« Ce n’est plus une rivière, c’est un nouveau chemin de randonnée ! » Depuis un mois, les curieux se promènent dans le lit totalement asséché du Doubs, entre Arçon et Morteau, deux bourgades de Franche-Comté distantes d’une vingtaine de kilomètres.
Dans cette région frontalière de la Suisse, la rivière a complètement disparu et la vallée pris des airs de canyon. Des poissons morts gisent sur les pierres et le sol craquelé.
« Je n’ai jamais vu ça. C’est triste pour l’écosystème. Et certains arrivent à dire qu’il n’y a pas de réchauffement climatique… », soupire Marielle, venue du Jura voisin visiter ses parents à Montbenoît. Au pied du village, le défilé d’Entre-Roches offre habituellement le spectacle grandiose de gorges verdoyantes. Mais il n’est plus que désolation. L’orage de mercredi a tout juste formé quelques flaques.
Pas exceptionnel mais plus fréquent
Une vision impressionnante mais pas sans précédent. « Je suis étonnée parce que les gens s’affolent mais la sécheresse n’a rien d’extraordinaire. En 2003, c’était pire », relève Dominique Mollier, maire de Villers-le-Lac.
D’ordinaire, des bateaux panoramiques partent du centre-ville pour faire visiter le Saut du Doubs aux touristes, une cascade de 27 mètres de haut. Aujourd’hui elle aussi est à sec. L’embarcadère a été déplacé vers les eaux plus profondes du lac Brenet.
Sur la place du village, à Ville-du-Pont, 300 âmes, le maire Jacques de Grimaldi discute avec les anciens. « Ce n’est pas exceptionnel », assure-t-il aussi, « mais d’année en année, on s’aperçoit que les échéances se rapprochent. Ça arrive plus régulièrement ».
Des failles existantes
La sécheresse n’est qu’une des explications du phénomène. « On a eu des crues exceptionnelles début et fin janvier. D’après les spécialistes, ça a balayé les galets de la rivière et ça a découvert des failles qui existaient déjà », explique le maire. Des margelles ont été installées pour permettre à l’eau, quand elle reviendra, de poursuivre son chemin sans s’engouffrer dans ces failles qui alimentent la Loue, un petit cours d’eau.

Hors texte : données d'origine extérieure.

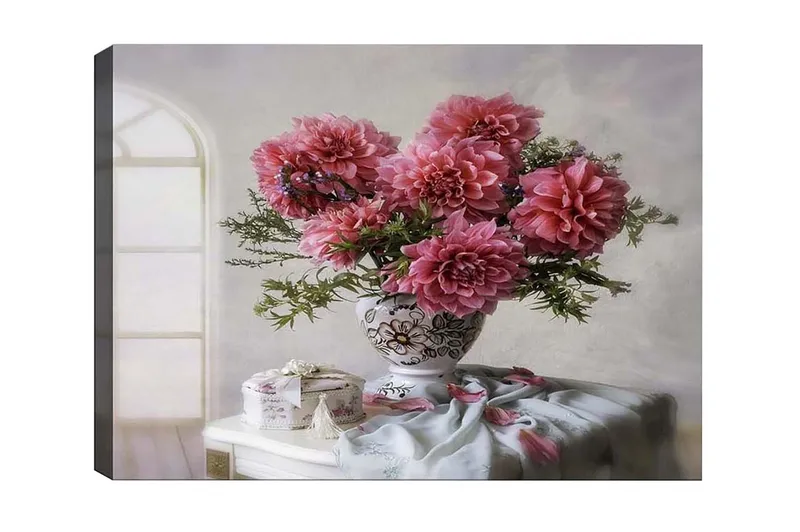 Lærredsbillede - Farverig buket georginer i en smuk vase, Lyserød / Grøn / Hvid
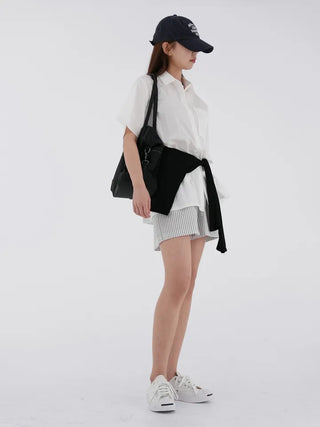 Lying oversized short-sleeve shirt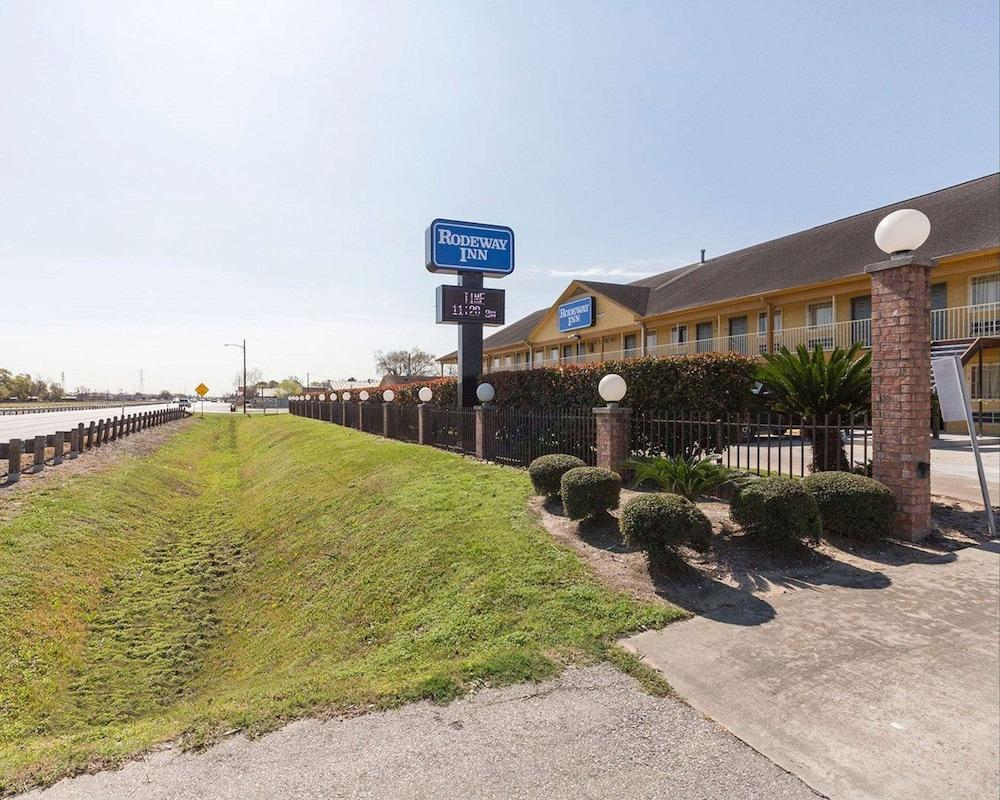 Rodeway Inn South Houston photo 26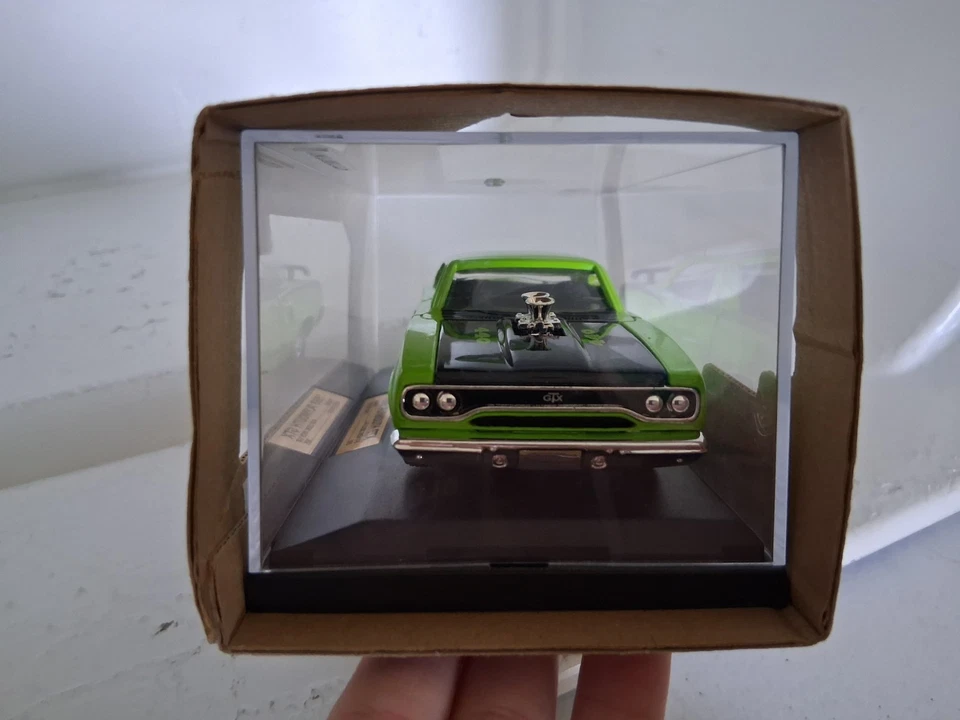 TOOTSIETOY MUSCLE CARS 1969 PLYMOUTH GTX SERIE 2 EDICIÓN LIMITADA CARROCERÍA DURA Foto 3 de 4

Jacques de Grimaldi s’inquiète pour l’approvisionnement en eau potable des habitants du Haut-Doubs, qui connaît une croissance démographique de 5% par an, profitant de sa proximité avec la Suisse.
« Six villages sont alimentés par des camions citernes », explique Philippe Alpy, le président du syndicat mixte des milieux aquatiques du Haut-Doubs. Le secteur de Pontarlier dépend surtout de la réserve du lac de Saint-Point mais les lâchers d’eau pour réalimenter le Doubs n’ont pas eu d’effets.
« On est à la merci de l’érosion sur notre sol karstique (paysage tourmenté, présentant de nombreuses cavités, NDLR). Plutôt que de mettre la tête dans le sable, il faudrait peut-être sensibiliser les populations à une meilleure utilisation de l’eau », souligne-t-il.
Le 12 juillet, la préfecture du Doubs a pris un arrêté de restriction des usages de l’eau. Le département a été placé en alerte renforcée. Et une étude sera lancée à l’automne pour envisager des travaux d’aménagement du lit du Doubs. Ses conclusions sont attendues dans deux ans.